__KUTIPAN PILIHAN__.
+++

Rabu, 26 Januari 2011

SAMARA;

Dimintain tolong oleh seorang teman, untuk menjadi pembawa acara di "Training Samara". Temanya "Tumbuh suburkan rasa cinta, perhatian dan romantisme, demi menjaga komunikasi dan keharmonisan keluarga". Agar lebih jelas, panitia mengirimkan proposal ke rumah. Saat ini proposal itu masih ada di tangan saya. Membacanya melahirkan kesadaran kembali, akan pentingnya peran keluarga dalam pembentukan peradaban masyarakat madani. Menyikapi tradisi atau budaya buruk yang berkembang selama ini, jika kita coba renungkan, semuanya bermuara pada kata "keluarga" sebagai bagian dari solusinya. Korupsi misalnya, tak kan terjadi jika seluruh elemen bangsa ini terbina dalam keluarga yang sakinah mawaddah dan rahmah.... demikian halnya dengan tindakan2 kriminal yang frekuensinya meningkat belakangan ini, semua itu terjadi karena kondisi keluarga yang selama ini tidak sejalan dengan jaminan hidup yang semakin buram. Teringat satu penggalan kalimat dalam film "Jamila dan Presiden" bahwa "... kemiskinan punya kekejian untuk melumpuhkan akal sehat..." atau dalam khasanah ilmu kita : "Kaadal faqru ayyakuna kufron" Sungguh kefaqiran itu dekat dengan kemiskinan. Ketidakpahaman orang tua terhadap pendidikan anak, didukung dengan himpitan ekonomi, mendorong orang tua bersikap keras terhadap sang anak. Lalu anak2 pun menjadi cenderung beringas... karena memang kekerasan di rumah mereka menjadi cukup alasan untuk mempraktekkan kebrutalan dalam kehidupan sehari-hari mereka.

+++

__DATA TERSEDIA__.

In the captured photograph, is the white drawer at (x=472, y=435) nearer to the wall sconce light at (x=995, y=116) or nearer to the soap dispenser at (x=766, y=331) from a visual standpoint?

+++

__DAFTAR TUGAS__.
A. Jawablah pertanyaan berikut berdasarkan tulisan tentang Training Samara.
(i) Apa tema "Training Samara"?
(ii) Dari film apa penggalan kalimat yang teringat oleh penulis?
(iii) Menurut tulisan itu, apa yang mendorong orang tua bersikap keras terhadap anak?
B. Teruskan tulisan tentang Training Samara dan keluarga ini, mulai setelah kalimat terakhirnya.

__JAWABAN TIAP TUGAS__.
A.
(i) "Tumbuh suburkan rasa cinta, perhatian dan romantisme, demi menjaga komunikasi dan keharmonisan keluarga".
(ii) Film "Jamila dan Presiden".
(iii) Ketidakpahaman orang tua terhadap pendidikan anak, ditambah himpitan ekonomi.

B.
SAMARA; itu Sakinah, Mawaddah, dan Rahmah.
1) Sakinah itu betah, nyaman, tempat yang tepat untuk berlindung, curhat, istirahat.....
2) Mawaddah, secara etimologis, bermakna gelora Asmara yang menggebu;
3) sedang Rahmah, itu kasih dan sayang.

Sudahkah ada Sakinah di rumah tinggal kita? Bagaimana respon kita, ketika mendapat Surat Tugas ke luar kota? Bahagiakah? jika bahagia itu karena memang berusaha mencintai pekerjaan mereka itu menjadi tidak masalah. Namun bagaimana jika bahagia itu merupakan justru karena bisa sesaat jauh dari keluarga. Hiks.. jika memang demikian maka, memang harus diakui, bahwa kita semua punya masalah; karena belum bisa membangun "sakinah" di rumah kita... Atau jangan2 ada yang merasa lebih bahagia ketika ada jadwal mabit, karena sekali lagi terbebas dari urusan2 rumah. hmm... jangan2 kita memang merasa lebih nyaman ketika ada di luar rumah ketimbang kumpul bareng keluarga di rumah? Wallohu a'lam.

Mawaddah itu gelora. Biasanya terjadi saat cinta pertama dulu datang mengetuk hati kita. Ada perasaan deg2an, cemas yang tidak jelas karena apa, gelisah, rindu yang menggumpal... hmmm banyak lagi deh... Mungkinkah perasaan itu kembali datang? atau perlukah? jawabannya adalah "mungkin" dan memang "perlu". Karena asmara itu energi yang luar biasa... dibutuhkan untuk para pekerja keras [termasuk pekerja dakwah]; tanpa gelora itu, kadang kerja dakwah jadi "gitu2 saja". Terkadang merasa [na'uszubillah min dzalik] bosan dengan suasana rumah. Nah, karena itulah kita perlu gelora asmara itu kembali datang. Kita perlu menyengaja jatuh cinta lagi kepada pasangan kita.... Wallohu a'lam.

Bagaimana dengan rahmah? Rahmah adalah kasih sayang. Adalah perasaan yang terlahir dari interaksi panjang. Ia berupa rangkaian dari perhatian, senyuman, perlindungan, tanggung jawab.... ini adalah bangunan besar yang harus ditata perlahan.... hmm, Wallohu a'lam.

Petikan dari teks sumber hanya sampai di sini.